A boy rides his bike on the empty Ayalon highway on Yom Kippur.
(photo credit: REUTERS)
Can fasting and quiet introspection coexist with joyous celebration, ample food and music? Can Israel’s Jews and Muslims live together in peace on a day when Yom Kippur coincides with Id al-Adha? Even in relatively quiet times, reconciling the commemoration of these religious holidays – which seem so radically different in tone and intent – is no easy matter. Under present conditions, with tensions at breaking point, the risk of a clash appears to be alarmingly high – particularly in the few towns and cities throughout the nation where Jews and Muslims live together.
Firstly, this is because of the very essence of the holidays.
Id al-Adha – or the festival of the sacrifice – in Muslim tradition commemorates Abraham’s submission to God’s call to sacrifice his beloved son Ishmael. Central to the celebration is the slaughtering of halal animals. According to tradition, a third of the meat is given to the animal’s owner, a third is given to the family, and a third is donated to the poor. Food and (non-alcoholic) drink accompany the meat, as do a lot of music and general partying.
Muslim shopkeepers enjoy a sharp spike in revenues during the holiday. From their point of view, Id al-Adha is one of the most important days of the year for business. In towns where Muslims and Jews live side-by-side, businesses that cater to Muslims are put under tremendous pressure.
On one hand, their Jewish neighborhoods would like them to respect the spirit of Yom Kippur. On the other hand, their fellow Muslims rely on them to provide what they need to celebrate Id al-Adha with the requisite trappings: fancy clothes, lots of food and drink, presents for family and friends, and a general festival spirit.
In contrast, Yom Kippur is the one day a year Jews set aside especially for introspection, self-improvement, and repentance. The conditions needed for this sort of soul-searching are quiet and abstinence from material pleasures.
The faithful spend most of their time in houses of prayer attempting to imitate – if only for one day – celestial angels who eschew anything worldly, from food and drink to productive acts. Even most secular Jewish Israelis adhere to many of the restrictions and the roads are almost uniformly free of traffic – except for bicycles and skateboards – over the 25-hour period.
Loud music and smoke from barbecues are hardly conducive to a Yom Kippur mood. In 2008 in Acre, three days of rioting by both Jews and Muslims was set off when a Muslim, who said he was unaware it was Yom Kippur, drove into a Jewish neighborhood with his radio blaring. A few Jews proceeded to beat the man, hardly behavior befitting the Day of Atonement. When the Muslim man returned to his neighborhood and told what the Jews had done to him, a Muslim cleric reportedly recruited his congregants into action, setting in motion violent clashes.

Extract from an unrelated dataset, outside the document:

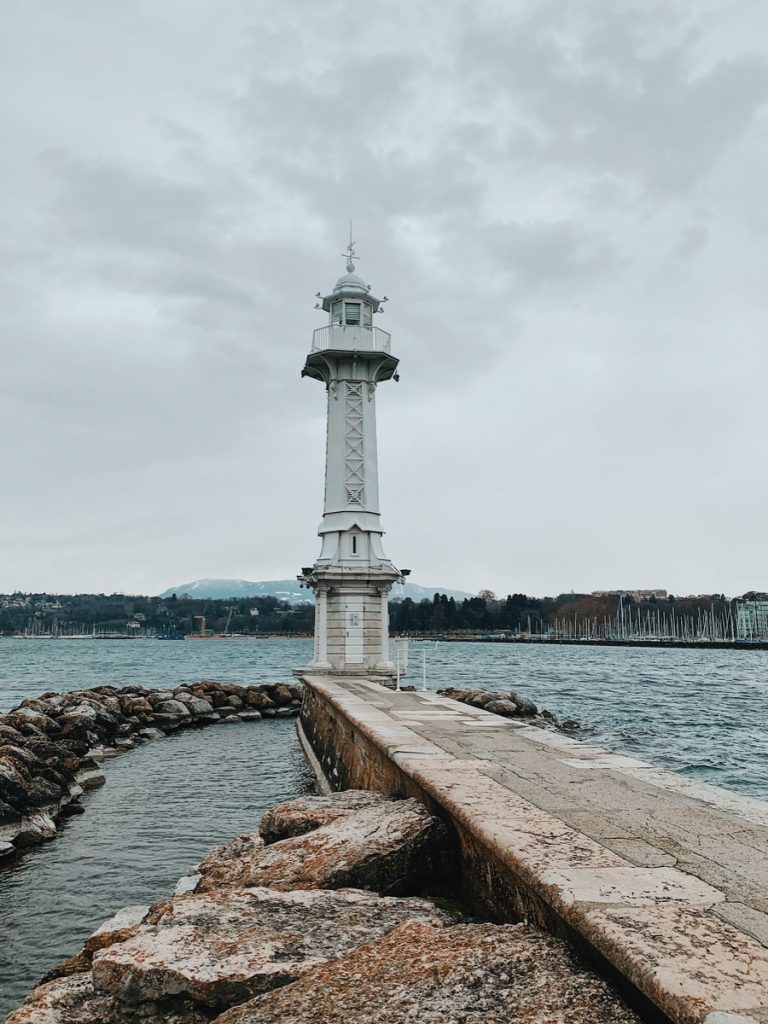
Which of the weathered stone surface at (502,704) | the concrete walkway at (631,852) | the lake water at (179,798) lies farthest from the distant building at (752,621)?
the concrete walkway at (631,852)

But it is not just the very different characters of Yom Kippur and Id al-Adha that create a volatile situation. Both Judaism and Islam present problematic perspectives of the other faith. In Islam, the biblical story according to which it was Isaac, not Ishmael, who was bound by Abraham, is portrayed as a Jewish lie. Judaism tends to portray Ishmael, the father of Arab the peoples, in negative terms. Both religions see members of the other faith in stereotypical terms that serve to dehumanize the other or view the other as essentially flawed.
On top of all of this, Arab-Jewish tensions are high right now, particularly in the Jerusalem area. Last year, when the two holidays also coincided, Muslims showed a willingness to take into consideration the religious sensibilities of Jews.
However, this year there seems to be little of this goodwill.
Jews are fed up with the daily Arab stone-throwing, which last week took the life of Alexander Levlovitz, 64, and this week endangered the life of five-month-old Batya Gamss and her mother, Sara. In short, unless cool heads take control, the stage is set for a potentially explosive day of interfaith clashes.
A number of initiatives have attempted to maintain dialogue between Jews and Muslims, most notably Nislach, which is organizing interfaith activities in Rahat, Gush Etzion, and Abu Ghosh. But the feeling is that there is more animosity than any of these groups could ever handle.
We can only pray that this Yom Kippur and Id al-Adha, both Muslims and Jews remember a basic tenet of both monotheistic faiths: every human being was created in the image of God. And this imbues him or her with the right to be respected. Let’s preserve the sanctity of our sacred days by respecting both ourselves and others.